Demonstrasi yang juga dinamai “Aksi 211” itu buntut kasus pembakaran bendera berlafaz pada peringatan Hari Santri Nasional di kabupaten Garut, Jawa Barat (Jabar), pada 22 Oktober lalu.

Abdul Kadir Karding, wakil ketua TKN Pasangan Calon (Paslon) Jokowi-Ma’ruf, berharap agar masyarakat tidak terpancing.

Dikatakan, bendera yang dibakar anggota Barisan Ansor Serbaguna Nahdlatul Ulama (Banser NU) sesungguhnya adalah atribut Hizbut Tahrir Indonesia (HTI), organisasi yang dilarang pemerintah Jokowi-Jusuf Kalla (JK).

“Masyarakat jangan terpancing karena tauhid itu adanya di hati. Tauhid itu keyakinan. Jangan terkecoh atau termakan oleh isu bahwa yang terjadi adalah pembakaran kalimat tauhid,” ujar Kadir kepada wartawan, Kamis, 1 Oktober 2018.

Dikatakan pula, HTI merupakan organisasi yang bertentangan dengan Pancasila.

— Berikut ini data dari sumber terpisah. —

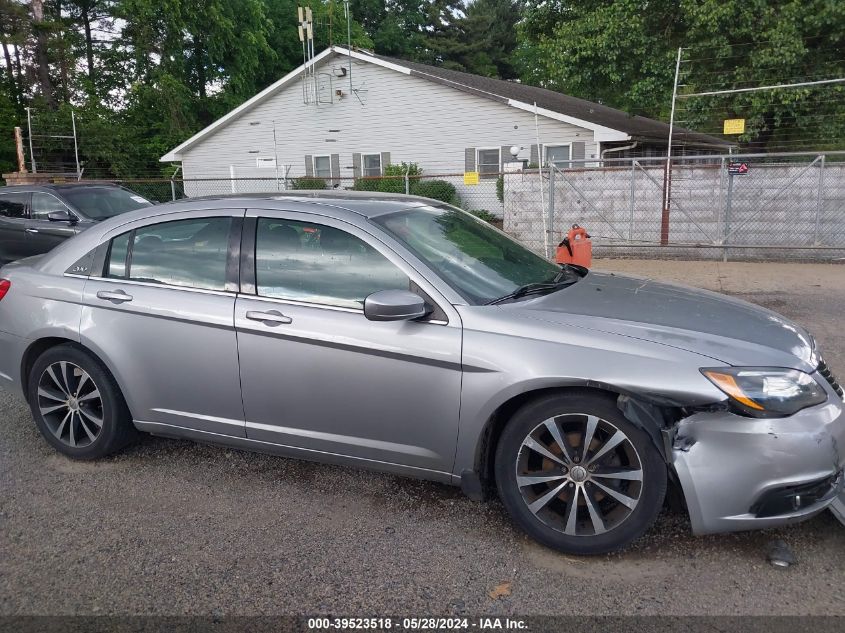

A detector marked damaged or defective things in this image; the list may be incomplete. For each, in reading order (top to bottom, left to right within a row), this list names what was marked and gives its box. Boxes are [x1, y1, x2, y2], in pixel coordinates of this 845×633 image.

cracked bumper [668, 380, 840, 532]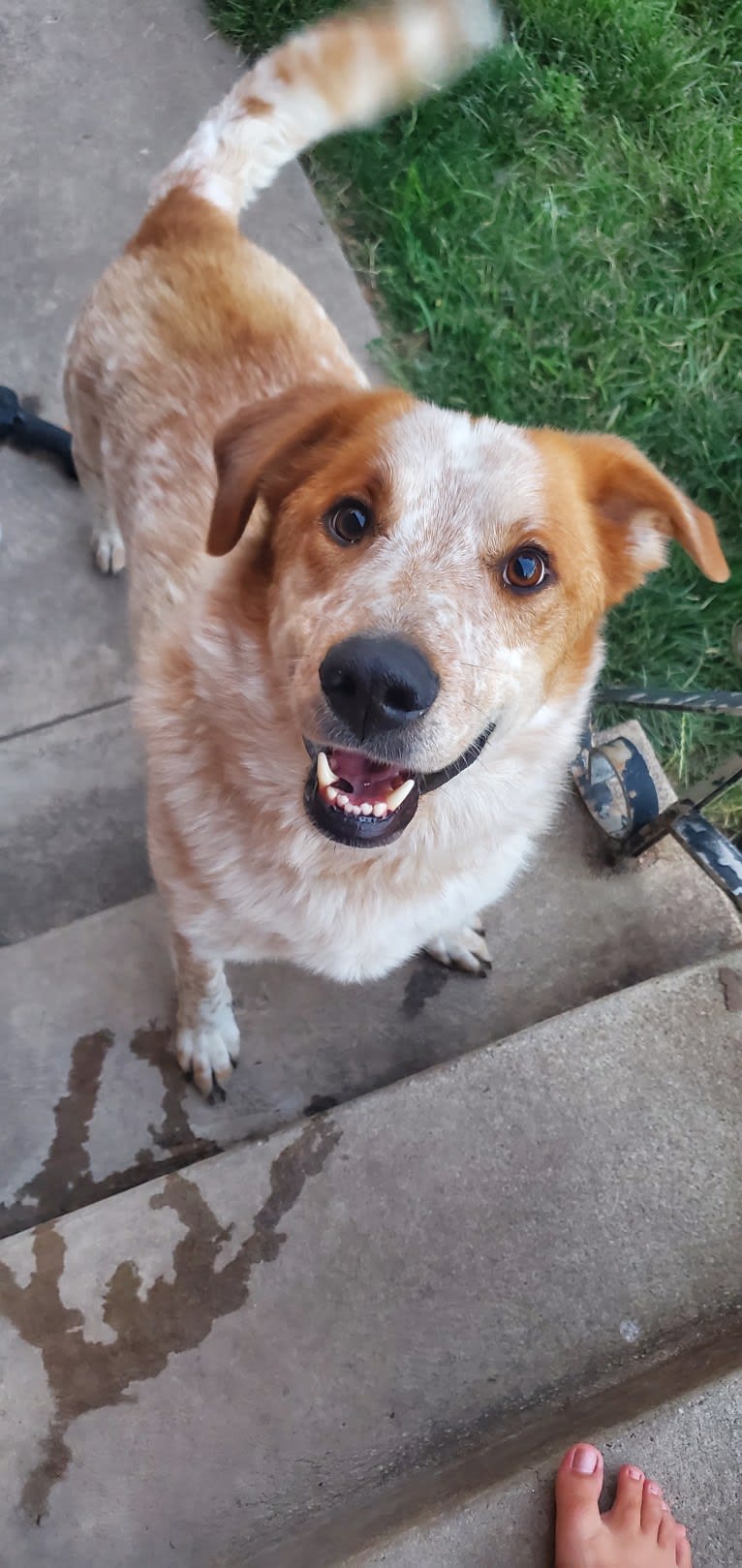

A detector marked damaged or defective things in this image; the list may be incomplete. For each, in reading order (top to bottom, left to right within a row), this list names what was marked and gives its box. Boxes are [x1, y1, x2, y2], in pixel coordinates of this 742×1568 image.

crack in concrete [0, 1029, 219, 1235]
crack in concrete [0, 1122, 340, 1523]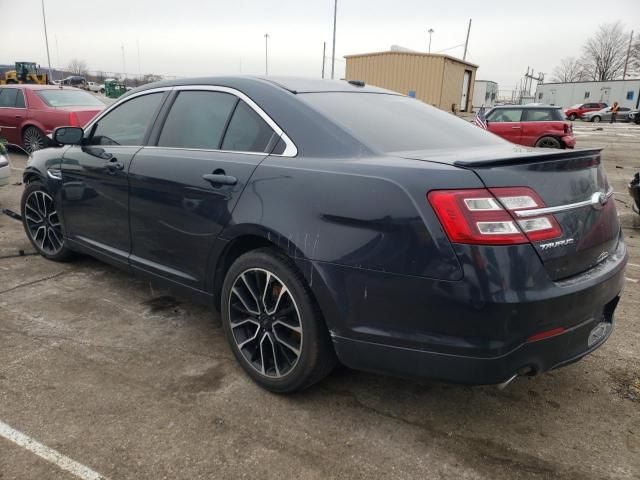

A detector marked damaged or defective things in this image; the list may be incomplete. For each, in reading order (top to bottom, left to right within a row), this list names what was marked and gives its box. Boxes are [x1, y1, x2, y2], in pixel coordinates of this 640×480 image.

damaged vehicle [21, 77, 632, 392]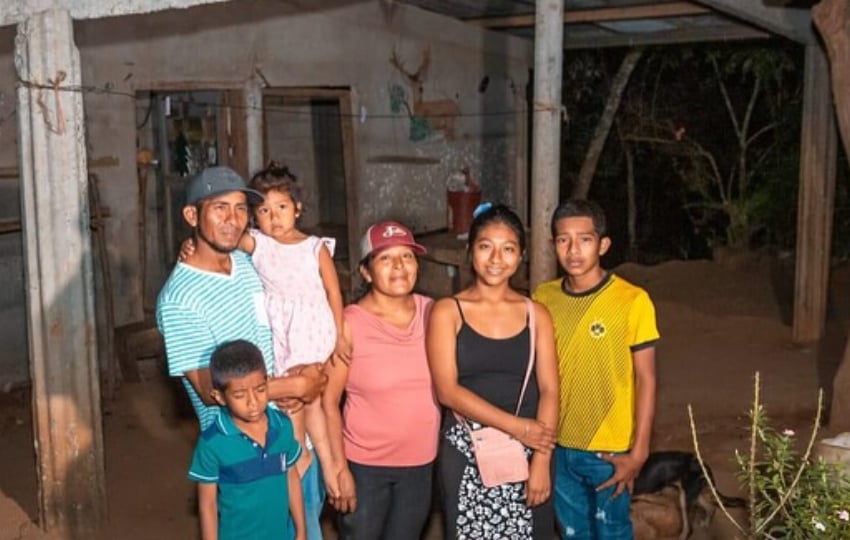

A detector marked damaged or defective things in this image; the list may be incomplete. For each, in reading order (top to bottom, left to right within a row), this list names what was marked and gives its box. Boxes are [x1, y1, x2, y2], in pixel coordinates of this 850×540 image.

wall with peeling paint [0, 1, 528, 388]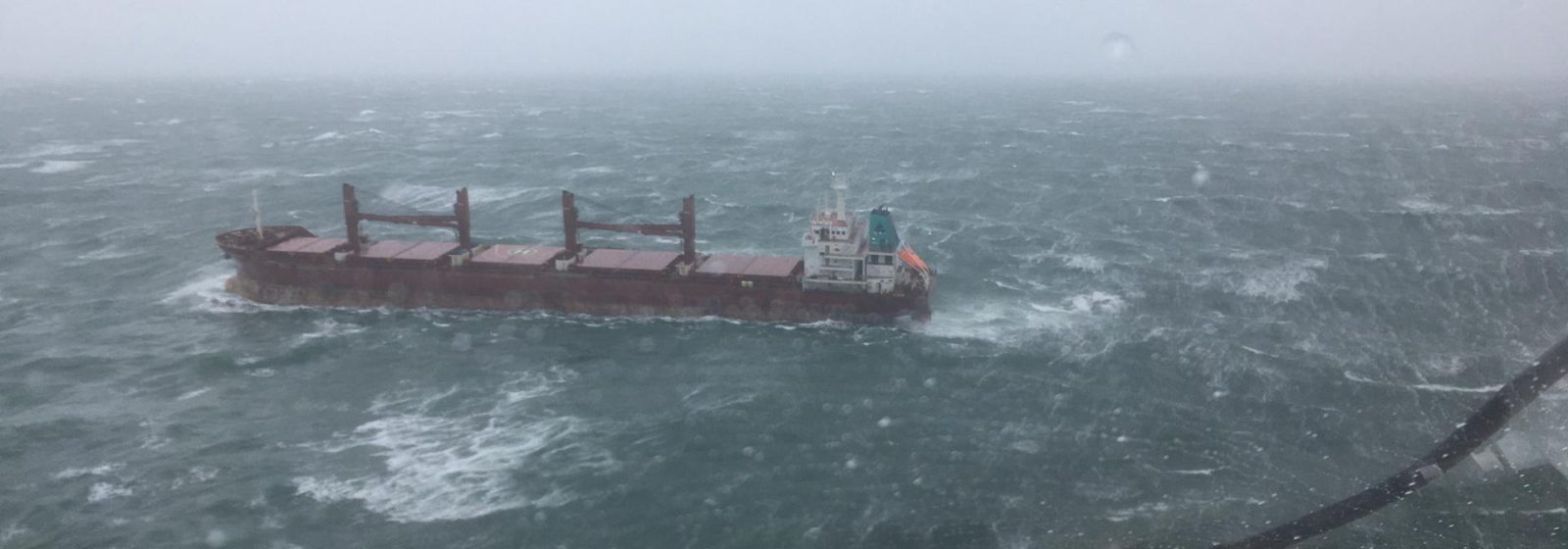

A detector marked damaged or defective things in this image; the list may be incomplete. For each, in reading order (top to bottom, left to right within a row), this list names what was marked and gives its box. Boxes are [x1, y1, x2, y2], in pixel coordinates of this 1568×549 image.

rusty red hull [220, 225, 928, 322]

Organisasi ini ingin mengganti sistem negara Pancasila menjadi sistem Khilafah. Karding lalu mengimbau masyarakat tidak terpecah belah karena isu pembakaran bendera HTI. “HTI ini memang tidak boleh dibiarkan berkembang di Indonesia,” tukas Kadir.

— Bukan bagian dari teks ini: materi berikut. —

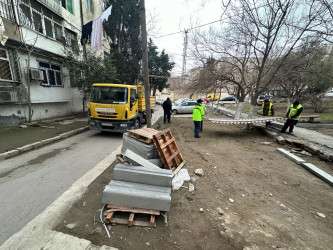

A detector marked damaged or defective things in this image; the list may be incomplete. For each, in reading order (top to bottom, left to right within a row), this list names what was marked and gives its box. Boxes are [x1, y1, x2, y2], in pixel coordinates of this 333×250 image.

broken concrete block [122, 134, 158, 159]
broken concrete block [124, 148, 161, 170]
broken concrete block [276, 147, 304, 165]
broken concrete block [113, 163, 172, 187]
broken concrete block [300, 163, 332, 187]
broken concrete block [102, 180, 171, 211]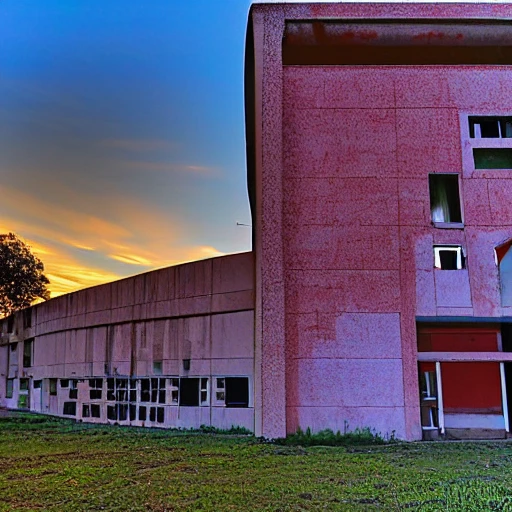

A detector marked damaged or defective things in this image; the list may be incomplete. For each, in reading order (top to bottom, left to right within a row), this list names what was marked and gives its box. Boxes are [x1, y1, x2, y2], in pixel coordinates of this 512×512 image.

broken window [430, 174, 462, 224]
broken window [436, 246, 464, 270]
broken window [180, 378, 208, 406]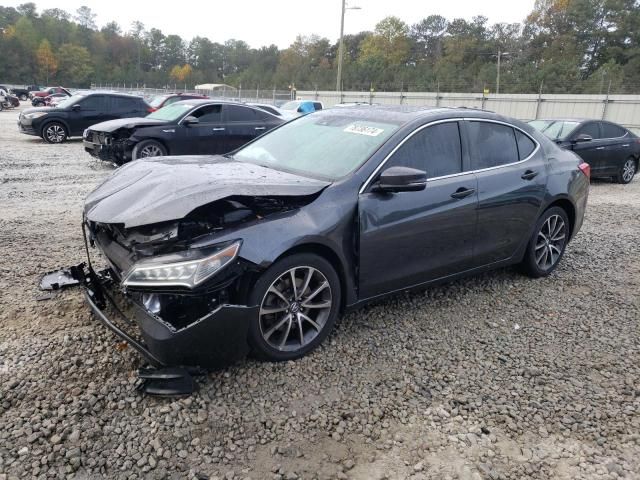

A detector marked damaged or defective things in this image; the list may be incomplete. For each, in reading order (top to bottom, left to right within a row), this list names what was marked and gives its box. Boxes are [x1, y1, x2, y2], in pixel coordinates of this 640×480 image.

crumpled hood [84, 155, 330, 228]
broken headlight lens [122, 240, 240, 288]
broken front bumper [81, 264, 256, 370]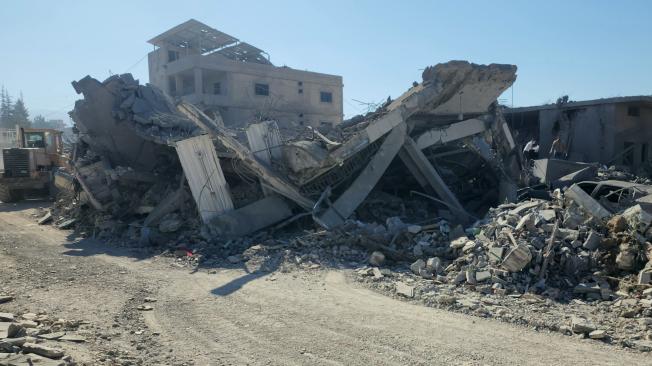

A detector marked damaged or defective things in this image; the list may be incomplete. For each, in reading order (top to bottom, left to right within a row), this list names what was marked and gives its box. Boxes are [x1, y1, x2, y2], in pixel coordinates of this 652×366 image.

damaged multi-story building [146, 18, 342, 131]
damaged multi-story building [506, 96, 652, 172]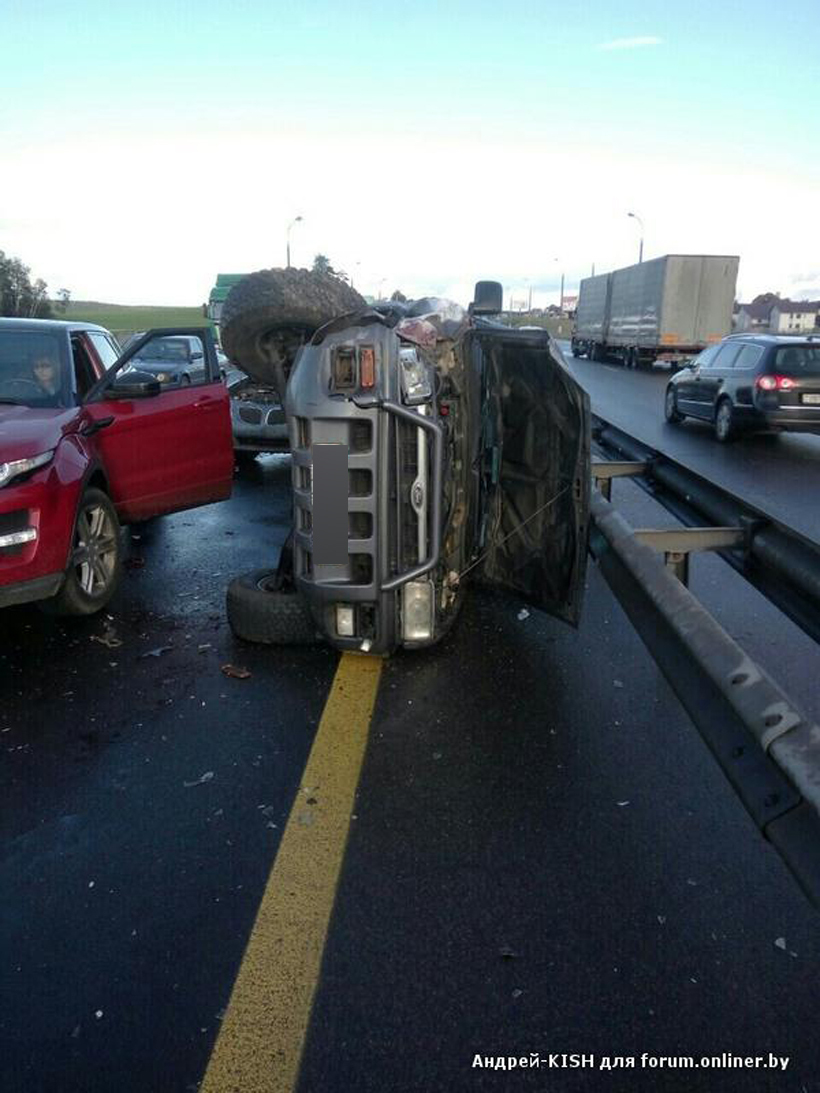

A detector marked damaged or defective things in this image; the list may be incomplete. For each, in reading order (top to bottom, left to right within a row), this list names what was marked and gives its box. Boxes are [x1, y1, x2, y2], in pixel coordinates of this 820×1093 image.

overturned suv [223, 268, 590, 651]
damaged car body [226, 273, 590, 651]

Dia menambahkan kasus pembakaran bendera di Kabupaten Garut sudah diproses oleh kepolisian. Penyidik Kepolisian Daerah (Polda) Jabar telah menetapkan dua anggota Banser NU sebagai tersangka. Polisi juga menetapkan seorang pembawa bendera sebagai tersangka.

Kadir juga mengingatkan bahwa dua organisasi Islam terbesar di Indonesia yakni Nahdlatul Ulama dan Muhammadiyah sepakat agar polemik pembakaran bendera di Kabupaten Garut tak diperpanjang.

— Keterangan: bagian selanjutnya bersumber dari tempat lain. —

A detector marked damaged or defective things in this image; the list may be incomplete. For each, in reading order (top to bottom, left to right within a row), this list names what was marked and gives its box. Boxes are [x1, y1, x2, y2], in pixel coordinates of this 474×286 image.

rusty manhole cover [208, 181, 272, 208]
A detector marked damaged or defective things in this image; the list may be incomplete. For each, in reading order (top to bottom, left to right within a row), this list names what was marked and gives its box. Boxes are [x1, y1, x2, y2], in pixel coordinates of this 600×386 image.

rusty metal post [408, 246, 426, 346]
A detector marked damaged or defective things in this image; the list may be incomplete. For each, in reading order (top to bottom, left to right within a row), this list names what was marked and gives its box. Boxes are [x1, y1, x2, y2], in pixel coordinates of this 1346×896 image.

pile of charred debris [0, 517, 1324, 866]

Sebelumnya, Gerakan Nasional Pengawal Fatwa (GNPF) Ulama mengajak umat Islam melakukan Aksi Bela Tauhid atau Aksi 211 pada Jumat besok. Mereka menuntut pembubaran Banser NU.

Aksi Bela Tauhid sebelumnya berpusat di depan Kantor Kemenkopolhukam. Ribuan orang berkumpul usai salat Jumat.

Terpisah, juga menanggapi rencana Aksi 211, Menteri Koordinator Politik Hukum dan HAM (Menkopolhukam) Wiranto menegaskan aksi protes pembakaran bendera berlafaz tauhid di Kabupaten Garut itu kurang relevan.

Alasannya, menurut Wiranto, tuntutan massa pengunjukrasa yang disampaikan pada Aksi Bela Tauhid sepekan sebelumnya, yakni agar kasus pembakaran diusut sesuai hukum berlaku, sudah dilakukan penegak hukum.

“Pelaksanaan aksi unjuk rasa dalam konteks ini sudah kurang relevan. Kenapa? Karena polisi sudah secara sungguh-sungguh menegakkan hukum. Polisi sudah tetapkan tersangka, sudah tentukan pasal-pasalnya, dan berkas akan segera diserahkan ke pengadilan. Semua sudah transparan dan cepat sesuai tuntutan masyarakat,” papar Jenderal Purnawirawan itu di kantornya, Jakarta Pusat, Kamis, 1 November 2018.

Pandangan Wiranto itu juga berdasarkan tokoh agama telah mengamanatkan agar penyelesaian kasus pembakaran bendera berlafaz tauhid dimaksud mengedepankan musyawarah.

Wiranto, mantan Panglima TNI, juga mengatakan tuntutan masyarakat agar pelaku dan organisasinya (Banser NU) meminta maaf secara terbuka telah dipenuhi.

“Pelaku sudah minta maaf. Begitu pula induk organisasinya, bahkan pelaku diberi sanksi. Tuntutan masyarakat sudah dipenuhi,” tandas Wiranto lagi.(A.riri/RE).